▸ Work instructions
Leaving out only the pictures, write out all the entries exactly.

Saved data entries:
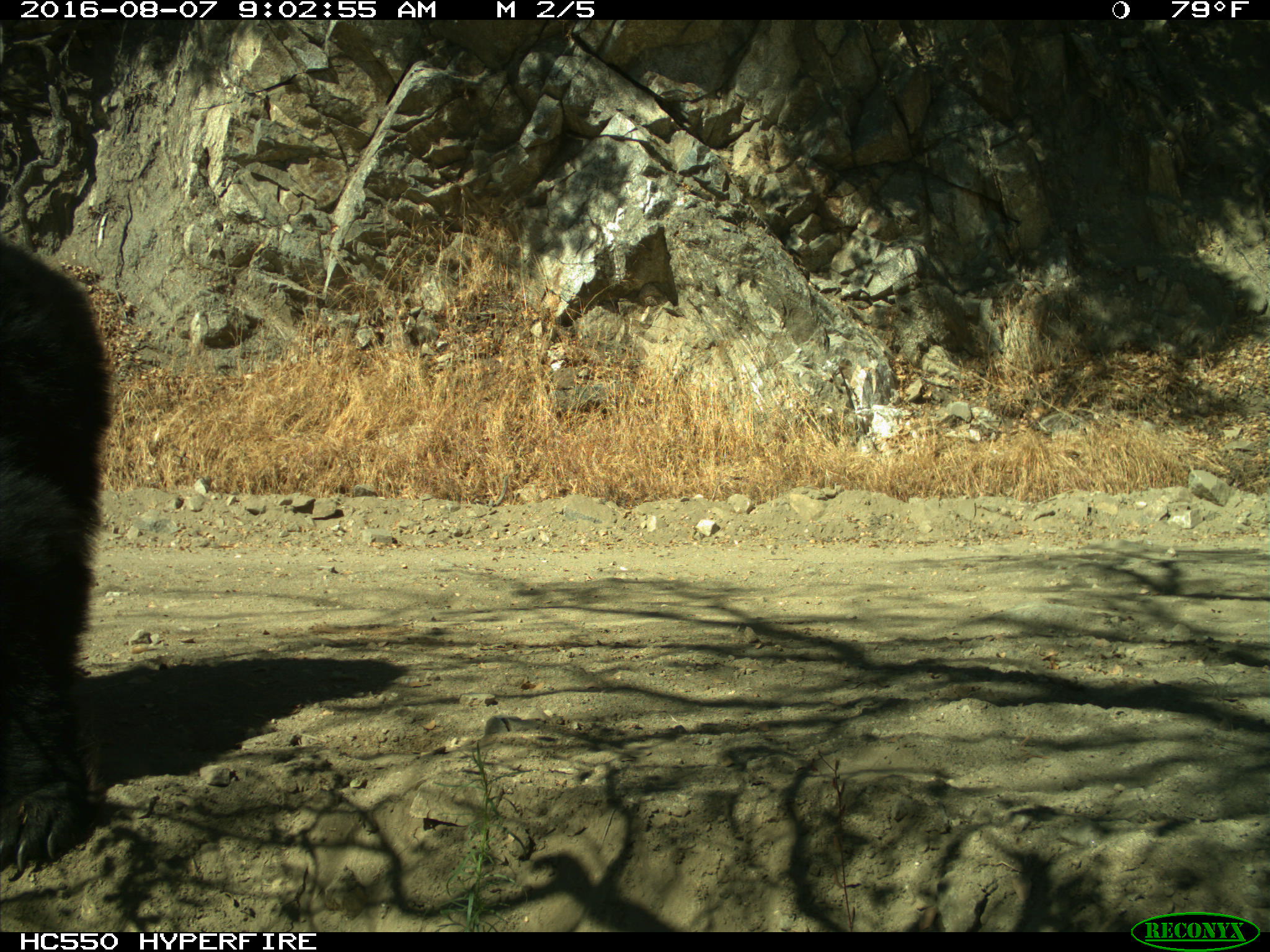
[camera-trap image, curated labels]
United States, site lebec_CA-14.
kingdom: Animalia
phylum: Chordata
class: Mammalia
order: Carnivora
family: Ursidae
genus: Ursus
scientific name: Ursus americanus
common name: american black bear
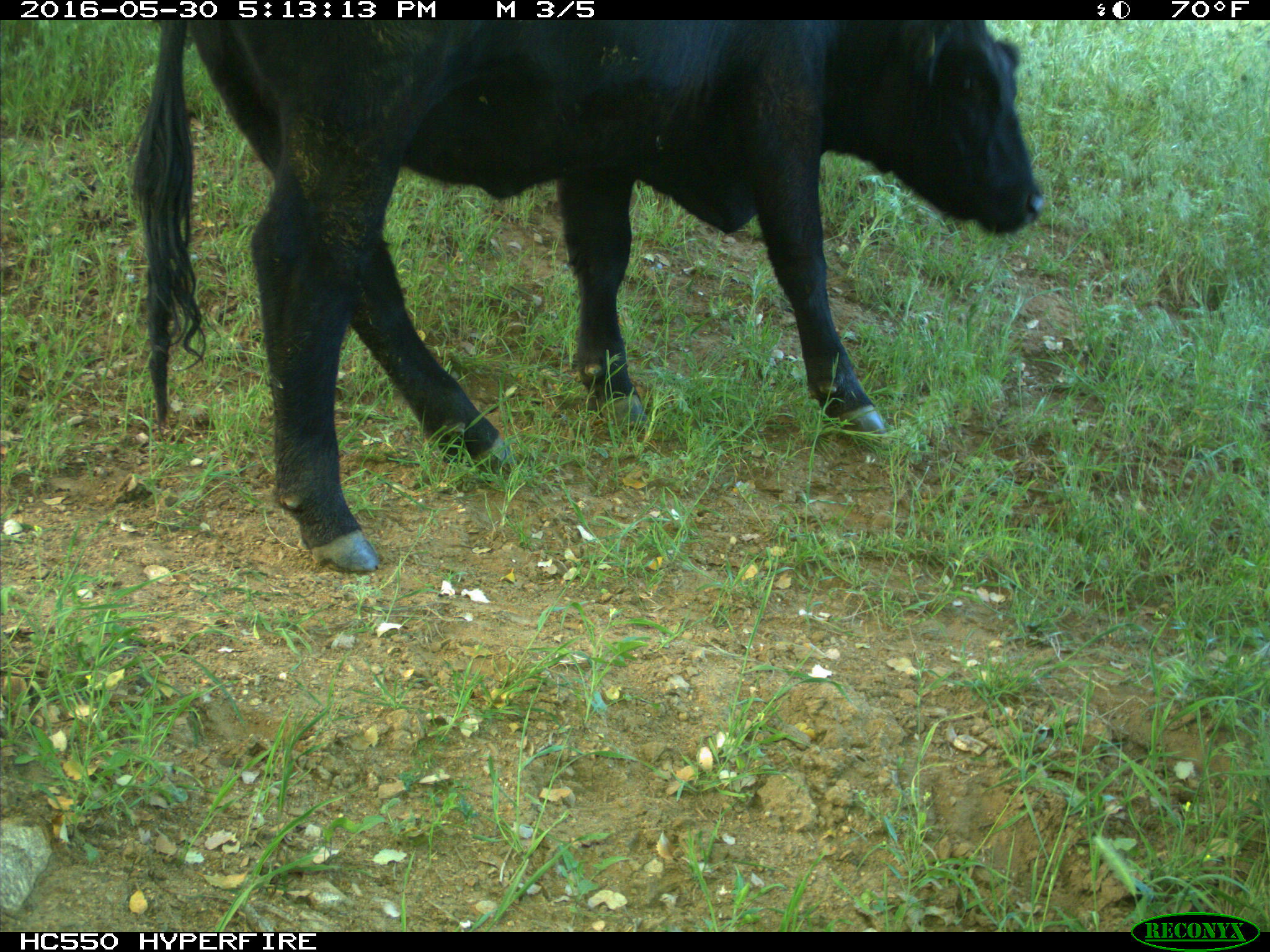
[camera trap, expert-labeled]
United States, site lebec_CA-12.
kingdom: Animalia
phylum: Chordata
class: Mammalia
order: Artiodactyla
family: Bovidae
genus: Bos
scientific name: Bos taurus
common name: domestic cow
Bos taurus (domestic cow).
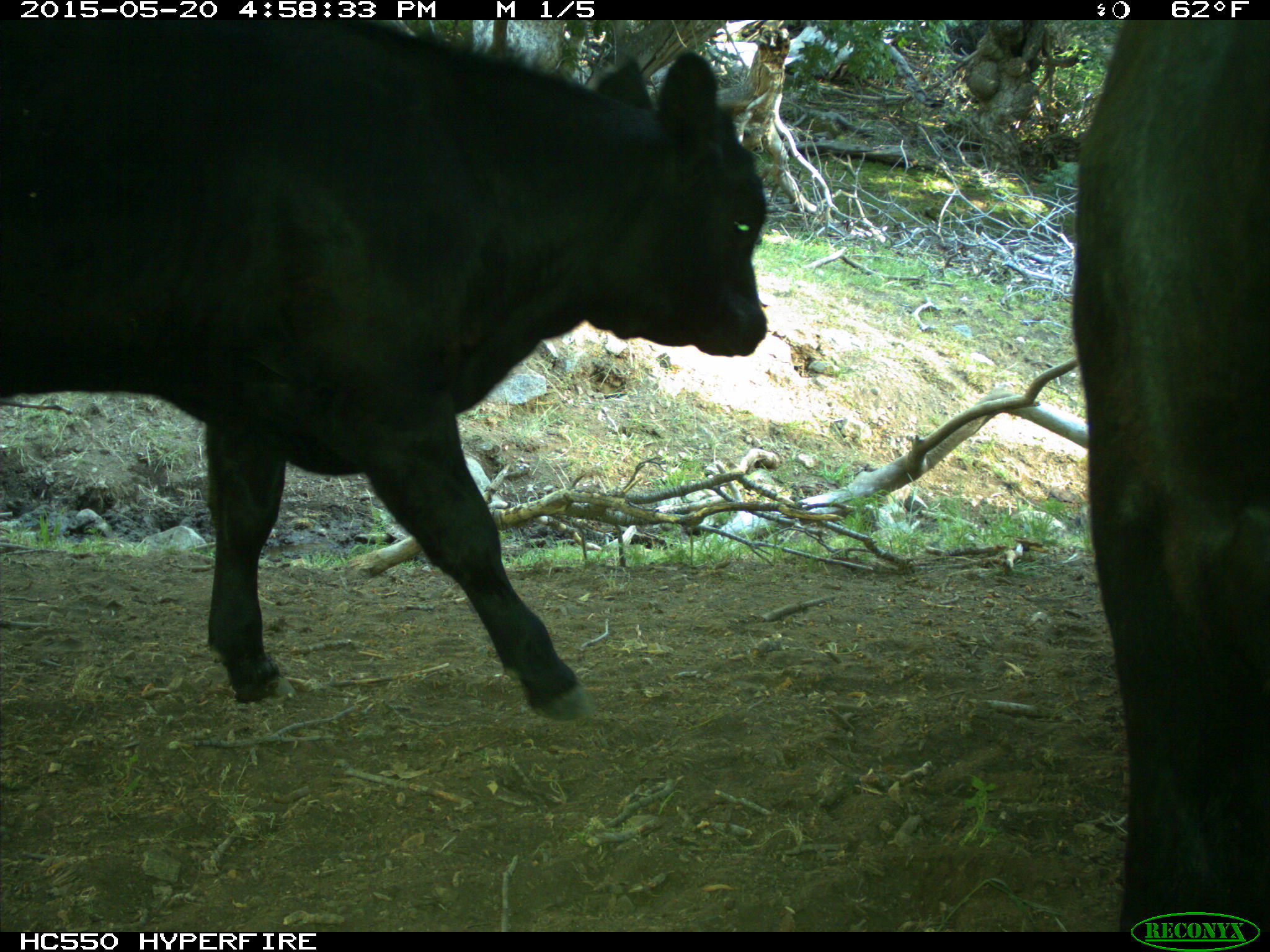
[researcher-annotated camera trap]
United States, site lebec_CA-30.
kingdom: Animalia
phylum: Chordata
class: Mammalia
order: Artiodactyla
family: Bovidae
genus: Bos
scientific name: Bos taurus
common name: domestic cow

▸ Output for this exercise
[camera-trap image, curated labels]
United States, site lebec_CA-14.
kingdom: Animalia
phylum: Chordata
class: Mammalia
order: Carnivora
family: Ursidae
genus: Ursus
scientific name: Ursus americanus
common name: american black bear
[camera trap, expert-labeled]
United States, site lebec_CA-12.
kingdom: Animalia
phylum: Chordata
class: Mammalia
order: Artiodactyla
family: Bovidae
genus: Bos
scientific name: Bos taurus
common name: domestic cow
Bos taurus (domestic cow).
[researcher-annotated camera trap]
United States, site lebec_CA-30.
kingdom: Animalia
phylum: Chordata
class: Mammalia
order: Artiodactyla
family: Bovidae
genus: Bos
scientific name: Bos taurus
common name: domestic cow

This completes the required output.